*Trecho do texto:*
----------

No segundo, Kino se vê numa situação inusitada. Um país onde o povo está em busca de uma tradição própria, após seu rei ter sido deposto. Então, a cada novo viajante que passa por ali, eles criam uma nova tradição, a fim de fazê-lo participar. Caso isto não ocorra, eles precisam encontrar uma nova forma de tradição. A ironia fatalista está no fato de que eles sequer perceberam que a melhor tradição que possuem é exatamente essa, mas se caso percebessem, esta provavelmente desapareceria, uma vez que tomariam consciência da tolice que tem sido tudo aquilo.
Finalmente, no terceiro, Kino vai parar num país que é uma espécie de Veneza. Todos os cidadãos deste lugar parecem deprimidos e desolados, com a cidade circundada por uma espessa nuvem melancólica de lamentos sem fim, devido a uma leitura constante de um poema triste. Muitos anos atrás, o maior poeta na terra nasceu ali e dedicou parte da sua vida a escrever poemas felizes que deixavam as pessoas leves e contentes. Como naquele país as pessoas não sabiam o que era ser triste, gozando uma vida plena de satisfação e felicidade, o rei ordenou que escrevesse um poema de tristeza, ou ele seria morto em 19 dias. O poeta puxou toda sua inspiração, mas com um espirito tão feliz e satisfeito, que jamais na vida conhecera outro sentimento, não sabia como expressar qualquer forma de lamento. Na véspera do último dia, sua esposa se matou como um sacrifício pela sua vida, para que ele pudesse sentir e compreender a tristeza, e assim transformá-la em poesia.

----------

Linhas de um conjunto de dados
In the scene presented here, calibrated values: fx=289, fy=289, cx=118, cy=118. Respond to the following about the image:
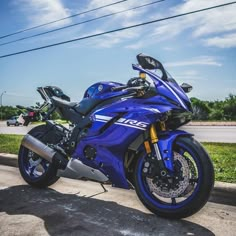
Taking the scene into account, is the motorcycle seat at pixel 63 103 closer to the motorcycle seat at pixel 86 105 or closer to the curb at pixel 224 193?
the motorcycle seat at pixel 86 105

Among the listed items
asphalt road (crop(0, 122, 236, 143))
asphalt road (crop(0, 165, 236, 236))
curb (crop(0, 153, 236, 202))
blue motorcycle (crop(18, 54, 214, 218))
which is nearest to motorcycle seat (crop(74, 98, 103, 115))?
blue motorcycle (crop(18, 54, 214, 218))

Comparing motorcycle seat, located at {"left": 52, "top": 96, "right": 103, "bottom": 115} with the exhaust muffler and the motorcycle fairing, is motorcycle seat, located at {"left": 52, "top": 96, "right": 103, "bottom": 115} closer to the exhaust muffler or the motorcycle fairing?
the motorcycle fairing

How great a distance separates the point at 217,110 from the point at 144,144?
42738 millimetres

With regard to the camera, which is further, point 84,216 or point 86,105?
point 86,105

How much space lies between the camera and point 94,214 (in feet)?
9.44

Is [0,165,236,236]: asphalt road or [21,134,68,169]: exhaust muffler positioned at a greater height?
[21,134,68,169]: exhaust muffler

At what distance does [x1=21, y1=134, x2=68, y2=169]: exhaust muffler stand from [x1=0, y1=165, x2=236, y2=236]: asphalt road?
0.41 m

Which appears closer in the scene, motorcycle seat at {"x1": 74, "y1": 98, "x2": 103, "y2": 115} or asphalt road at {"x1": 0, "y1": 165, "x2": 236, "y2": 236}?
asphalt road at {"x1": 0, "y1": 165, "x2": 236, "y2": 236}

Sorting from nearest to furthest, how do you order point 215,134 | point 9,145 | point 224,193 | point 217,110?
point 224,193, point 9,145, point 215,134, point 217,110

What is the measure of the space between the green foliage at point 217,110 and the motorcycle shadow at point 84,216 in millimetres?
39373

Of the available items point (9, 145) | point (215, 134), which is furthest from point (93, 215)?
point (215, 134)

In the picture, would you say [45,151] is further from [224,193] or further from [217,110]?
[217,110]

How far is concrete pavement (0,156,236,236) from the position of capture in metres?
2.47

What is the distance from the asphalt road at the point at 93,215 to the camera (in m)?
2.46
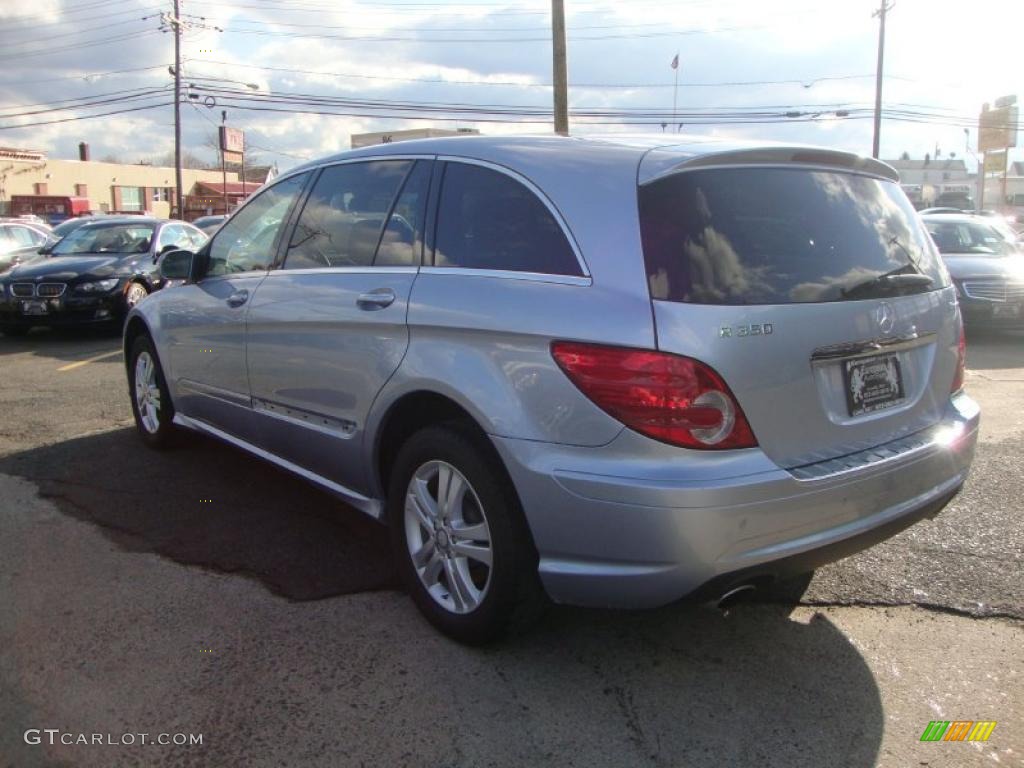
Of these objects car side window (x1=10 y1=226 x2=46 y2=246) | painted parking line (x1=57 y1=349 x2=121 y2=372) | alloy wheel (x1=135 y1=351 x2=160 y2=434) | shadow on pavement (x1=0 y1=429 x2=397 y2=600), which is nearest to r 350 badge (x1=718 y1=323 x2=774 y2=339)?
shadow on pavement (x1=0 y1=429 x2=397 y2=600)

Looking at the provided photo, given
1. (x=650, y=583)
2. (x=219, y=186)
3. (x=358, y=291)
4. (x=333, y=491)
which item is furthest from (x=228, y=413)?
(x=219, y=186)

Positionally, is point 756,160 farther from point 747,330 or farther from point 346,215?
point 346,215

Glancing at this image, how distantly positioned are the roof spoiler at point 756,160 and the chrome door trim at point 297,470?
1740 millimetres

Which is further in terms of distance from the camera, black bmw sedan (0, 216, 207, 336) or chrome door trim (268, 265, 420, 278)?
black bmw sedan (0, 216, 207, 336)

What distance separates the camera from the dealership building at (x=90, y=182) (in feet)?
186

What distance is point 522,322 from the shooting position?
108 inches

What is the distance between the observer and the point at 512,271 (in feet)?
9.57

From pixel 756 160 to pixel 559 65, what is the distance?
15217 millimetres

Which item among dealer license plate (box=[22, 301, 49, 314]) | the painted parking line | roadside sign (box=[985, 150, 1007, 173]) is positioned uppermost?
roadside sign (box=[985, 150, 1007, 173])

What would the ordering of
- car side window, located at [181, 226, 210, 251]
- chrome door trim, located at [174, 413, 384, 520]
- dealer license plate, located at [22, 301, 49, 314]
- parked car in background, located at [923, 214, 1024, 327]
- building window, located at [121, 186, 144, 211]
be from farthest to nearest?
building window, located at [121, 186, 144, 211] → car side window, located at [181, 226, 210, 251] → dealer license plate, located at [22, 301, 49, 314] → parked car in background, located at [923, 214, 1024, 327] → chrome door trim, located at [174, 413, 384, 520]

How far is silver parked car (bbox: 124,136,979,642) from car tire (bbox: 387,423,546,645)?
0.01 meters

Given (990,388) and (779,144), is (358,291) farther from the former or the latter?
(990,388)

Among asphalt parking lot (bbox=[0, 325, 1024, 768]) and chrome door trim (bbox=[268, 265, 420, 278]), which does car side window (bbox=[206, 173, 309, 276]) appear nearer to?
chrome door trim (bbox=[268, 265, 420, 278])

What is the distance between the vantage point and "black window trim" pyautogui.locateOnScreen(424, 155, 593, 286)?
2699mm
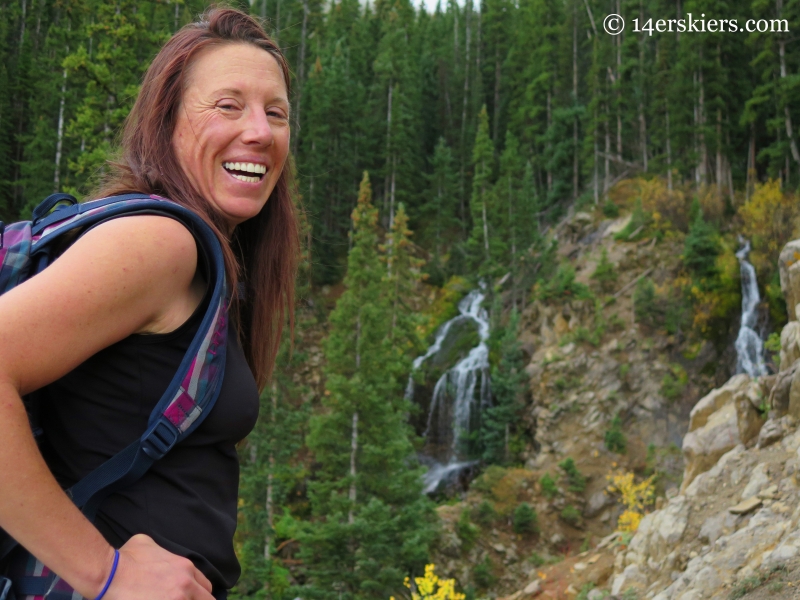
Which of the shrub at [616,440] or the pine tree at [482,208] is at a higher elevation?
the pine tree at [482,208]

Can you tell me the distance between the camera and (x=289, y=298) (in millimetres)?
2258

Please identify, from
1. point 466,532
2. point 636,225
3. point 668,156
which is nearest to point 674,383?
point 636,225

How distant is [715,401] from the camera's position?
11164mm

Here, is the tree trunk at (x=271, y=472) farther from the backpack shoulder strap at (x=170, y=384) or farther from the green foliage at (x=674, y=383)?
the backpack shoulder strap at (x=170, y=384)

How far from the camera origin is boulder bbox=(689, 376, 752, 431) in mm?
10922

----------

*Objetivos:*
**A)** Transcreva do trecho sobre as viagens de Kino a parte que começa em "No segundo, Kino" e termina em "sido tudo aquilo.".
**B)** No trecho sobre as viagens de Kino, em quantos dias o poeta seria morto se não escrevesse o poema de tristeza?
**C)** Resuma em duas frases o trecho sobre as viagens de Kino.

*Respostas por tarefa:*
**A)**
No segundo, Kino se vê numa situação inusitada. Um país onde o povo está em busca de uma tradição própria, após seu rei ter sido deposto. Então, a cada novo viajante que passa por ali, eles criam uma nova tradição, a fim de fazê-lo participar. Caso isto não ocorra, eles precisam encontrar uma nova forma de tradição. A ironia fatalista está no fato de que eles sequer perceberam que a melhor tradição que possuem é exatamente essa, mas se caso percebessem, esta provavelmente desapareceria, uma vez que tomariam consciência da tolice que tem sido tudo aquilo.

**B)** Em 19 dias.

**C)** No segundo país, Kino encontra um povo que, depois de depor o rei, cria uma nova tradição a cada viajante que passa, sem perceber que esse costume já é sua melhor tradição. No terceiro, uma espécie de Veneza vive deprimida pela leitura constante de um poema triste, e ali um poeta que só escrevia poemas felizes recebeu do rei a ordem de escrever um poema de tristeza sob pena de morte, até que a esposa se matou para que ele compreendesse a tristeza.